──────── Supplied passage
Young Miami Fire-Medic Dies Days After Brain Tumor Detected
March 24--By all accounts, Rafael Garcia was a model Miami firefighter: fit, athletic, popular with his colleagues at City of Miami Fire Station No. 5, a soon-to-be-father with a large extended family and a "hero" to his pregnant wife Maeghan.
The future seemed nothing but bright until March 15 when the firefighter and paramedic started to feel off. Doctors at South Miami Hospital delivered a grim shock: Garcia, known to friends and family as Ralf, had a mass in the cerebellum area of the brain that controls coordination.
Only weeks earlier, he smiled with a nice fish caught aboard a fishing boat in Miami waters. But by Sunday, doctors at the University of Miami Hospital had declared him brain dead. Garcia was transferred there last week, where he had emergency surgery. On Tuesday, his family decided to end life support.
────────────────
__Work request 1__
Repeat word for word the part of the article starting with "The future seemed" and going on through "end life support.".
__Work request 2__
Name every fire station and hospital that the article mentions.
The material that comes next is separate from the article.
──────── Data supplied
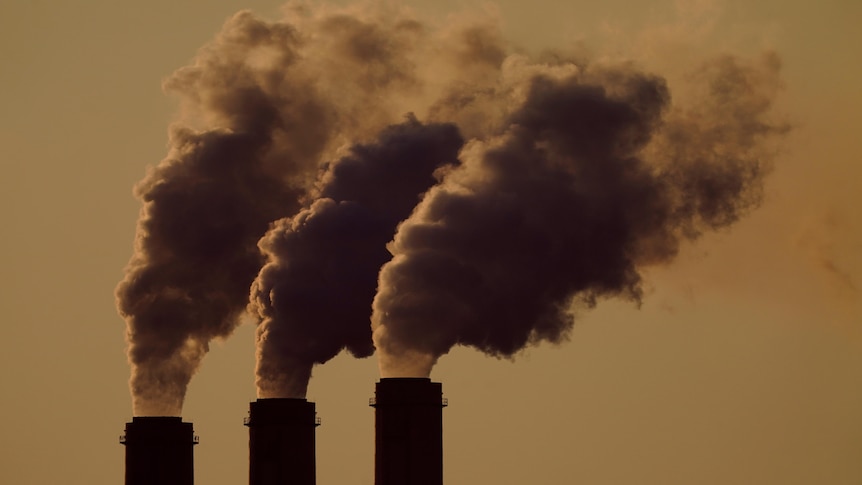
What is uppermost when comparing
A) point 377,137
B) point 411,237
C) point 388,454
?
point 377,137

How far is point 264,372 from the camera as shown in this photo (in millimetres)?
101000

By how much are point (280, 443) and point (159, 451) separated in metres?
4.37

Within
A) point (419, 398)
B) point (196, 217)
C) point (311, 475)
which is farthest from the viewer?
point (196, 217)

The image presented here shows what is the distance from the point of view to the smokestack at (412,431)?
8925cm

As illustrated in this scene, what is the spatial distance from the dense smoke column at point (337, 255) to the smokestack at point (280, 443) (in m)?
1.32

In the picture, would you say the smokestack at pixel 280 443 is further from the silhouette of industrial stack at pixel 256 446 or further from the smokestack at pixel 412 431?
the smokestack at pixel 412 431

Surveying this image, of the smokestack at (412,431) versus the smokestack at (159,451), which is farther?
the smokestack at (159,451)

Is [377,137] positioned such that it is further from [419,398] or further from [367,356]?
[419,398]

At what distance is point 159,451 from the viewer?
328 ft

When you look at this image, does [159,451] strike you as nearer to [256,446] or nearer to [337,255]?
[256,446]

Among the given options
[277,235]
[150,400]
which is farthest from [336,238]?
[150,400]

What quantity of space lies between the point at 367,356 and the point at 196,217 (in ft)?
34.5

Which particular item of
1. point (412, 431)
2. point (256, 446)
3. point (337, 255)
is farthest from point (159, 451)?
point (412, 431)

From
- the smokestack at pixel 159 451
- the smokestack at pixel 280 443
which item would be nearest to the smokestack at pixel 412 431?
the smokestack at pixel 280 443
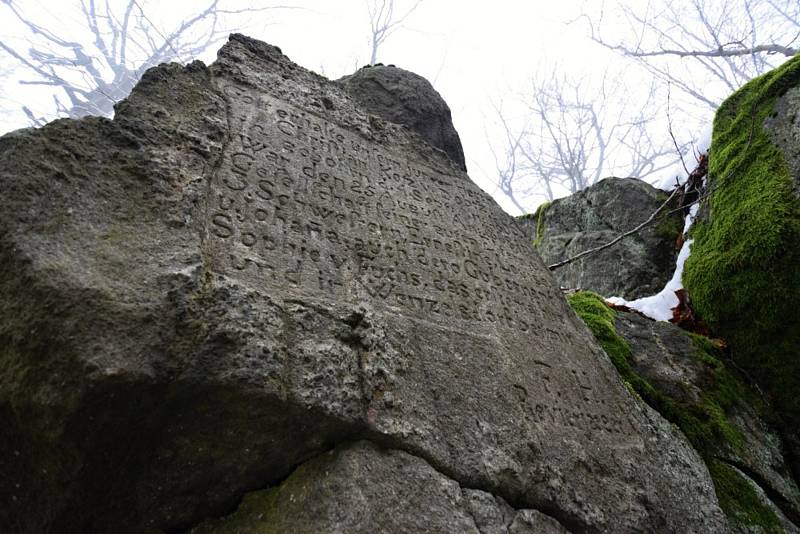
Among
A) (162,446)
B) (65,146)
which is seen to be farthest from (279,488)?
(65,146)

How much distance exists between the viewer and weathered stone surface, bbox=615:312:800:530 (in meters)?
2.50

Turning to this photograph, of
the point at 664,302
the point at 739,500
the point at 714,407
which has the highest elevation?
the point at 664,302

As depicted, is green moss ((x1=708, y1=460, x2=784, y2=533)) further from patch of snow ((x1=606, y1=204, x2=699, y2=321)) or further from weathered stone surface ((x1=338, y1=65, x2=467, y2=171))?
weathered stone surface ((x1=338, y1=65, x2=467, y2=171))

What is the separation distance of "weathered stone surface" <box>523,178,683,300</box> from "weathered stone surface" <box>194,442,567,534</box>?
3850 mm

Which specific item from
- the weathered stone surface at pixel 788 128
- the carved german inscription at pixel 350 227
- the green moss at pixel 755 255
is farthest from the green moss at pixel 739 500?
the weathered stone surface at pixel 788 128

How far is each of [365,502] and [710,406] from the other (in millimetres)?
2308

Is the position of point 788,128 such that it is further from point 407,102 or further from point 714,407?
point 407,102

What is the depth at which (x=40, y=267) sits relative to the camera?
1.20m

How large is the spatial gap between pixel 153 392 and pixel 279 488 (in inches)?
15.9

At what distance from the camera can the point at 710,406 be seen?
2.78 m

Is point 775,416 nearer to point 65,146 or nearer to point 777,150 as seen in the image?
point 777,150

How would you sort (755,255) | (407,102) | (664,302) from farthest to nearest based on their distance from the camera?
(664,302) < (407,102) < (755,255)

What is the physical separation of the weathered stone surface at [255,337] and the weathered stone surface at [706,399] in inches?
19.4

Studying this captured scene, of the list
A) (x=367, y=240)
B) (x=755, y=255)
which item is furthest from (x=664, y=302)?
(x=367, y=240)
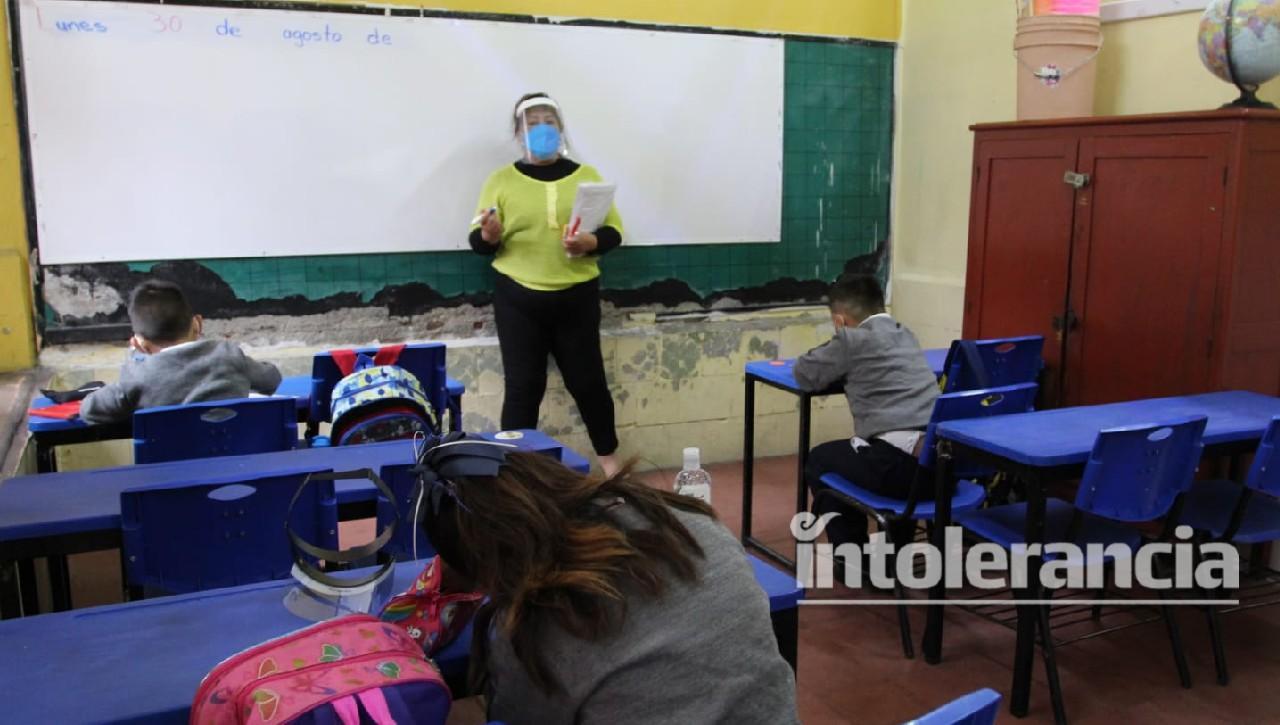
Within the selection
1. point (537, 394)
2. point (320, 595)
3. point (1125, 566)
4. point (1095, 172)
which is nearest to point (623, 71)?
point (537, 394)

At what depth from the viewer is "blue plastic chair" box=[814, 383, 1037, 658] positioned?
310cm

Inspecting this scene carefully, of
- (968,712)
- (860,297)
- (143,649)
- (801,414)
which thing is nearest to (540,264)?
(801,414)

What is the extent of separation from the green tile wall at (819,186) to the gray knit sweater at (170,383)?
7.66 ft

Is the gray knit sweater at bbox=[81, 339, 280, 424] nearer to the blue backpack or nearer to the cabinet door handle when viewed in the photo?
the blue backpack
────────────────
__Answer box 1__
The future seemed nothing but bright until March 15 when the firefighter and paramedic started to feel off. Doctors at South Miami Hospital delivered a grim shock: Garcia, known to friends and family as Ralf, had a mass in the cerebellum area of the brain that controls coordination.
Only weeks earlier, he smiled with a nice fish caught aboard a fishing boat in Miami waters. But by Sunday, doctors at the University of Miami Hospital had declared him brain dead. Garcia was transferred there last week, where he had emergency surgery. On Tuesday, his family decided to end life support.

__Answer box 2__
City of Miami Fire Station No. 5, South Miami Hospital, University of Miami Hospital